そうあるべきだと思い込むことで、よりスムーズに<錬成>ができた。
それは、加速し、シオンさんに切りかかる。
「なに――」
唐突に現れたふたつめの剣に彼女は反応が遅れる。
「ぐああぁっ!」
その刃はシオンさんを切り裂いた。
緩んだ動きに容赦なく二の矢三の矢が浴びせられる。
彼女は苦痛に顔をゆがめ、その場に崩れ落ちる。
「殺しなよ……。ひどいことした相手でしょ」
「でも、それは……」
「はは、やっぱりキミはランさんじゃないや」
そういって彼女はうつむく。
「リンっ! 大丈夫か」
ようやく相手が片付いたのだろう、母さんがすごい勢いでこちらに近づいてくる。
「キョウカ先輩は容赦ないから、捕まるのは勘弁だ。

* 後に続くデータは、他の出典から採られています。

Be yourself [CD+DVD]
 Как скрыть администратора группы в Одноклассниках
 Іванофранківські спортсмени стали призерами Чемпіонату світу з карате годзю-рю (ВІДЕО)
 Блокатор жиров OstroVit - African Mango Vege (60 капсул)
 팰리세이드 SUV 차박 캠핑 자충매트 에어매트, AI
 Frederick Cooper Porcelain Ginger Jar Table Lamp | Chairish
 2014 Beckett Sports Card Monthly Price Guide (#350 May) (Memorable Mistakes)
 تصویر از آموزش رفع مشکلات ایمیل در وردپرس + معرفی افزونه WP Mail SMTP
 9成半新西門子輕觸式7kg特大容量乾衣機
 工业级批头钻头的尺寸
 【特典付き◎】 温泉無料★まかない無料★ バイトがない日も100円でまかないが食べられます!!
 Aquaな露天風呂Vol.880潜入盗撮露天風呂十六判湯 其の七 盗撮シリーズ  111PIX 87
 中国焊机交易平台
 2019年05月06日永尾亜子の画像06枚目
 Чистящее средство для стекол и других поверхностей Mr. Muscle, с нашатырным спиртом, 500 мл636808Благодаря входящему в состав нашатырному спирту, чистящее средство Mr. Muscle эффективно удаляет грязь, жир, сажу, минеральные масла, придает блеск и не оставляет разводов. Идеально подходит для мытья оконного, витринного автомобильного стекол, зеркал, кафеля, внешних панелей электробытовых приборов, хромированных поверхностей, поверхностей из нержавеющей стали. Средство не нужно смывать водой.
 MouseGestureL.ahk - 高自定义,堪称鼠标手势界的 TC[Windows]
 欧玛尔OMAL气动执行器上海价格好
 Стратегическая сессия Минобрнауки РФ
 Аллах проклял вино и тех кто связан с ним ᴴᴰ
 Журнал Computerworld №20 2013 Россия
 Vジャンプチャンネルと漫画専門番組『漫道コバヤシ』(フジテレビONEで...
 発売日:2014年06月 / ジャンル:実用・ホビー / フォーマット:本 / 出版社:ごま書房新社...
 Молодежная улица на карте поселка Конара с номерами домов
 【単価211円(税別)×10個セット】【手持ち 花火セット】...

……ユウカ」
「……ん」
いつの間にかユウカが現れ、シオンさんの傍らに立っている、
「今日のところは逃げるよ」
「……わかった」
そうとだけ言うと、次の瞬間には彼女は消えていなくなっていた。
おそらく、どこかに転移したのだろう。
「無事か! リン!」
母さんが駆けつける。
「うん、なんとか……。ねえ、母さん」
「なんだ?」
彼女は優しい顔で問う。
「帰ったら、私と一条ランのこと、たくさん教えてね」
「……、ああ。約束する」
こうして、私は自らの過去を断ち切ったのだ。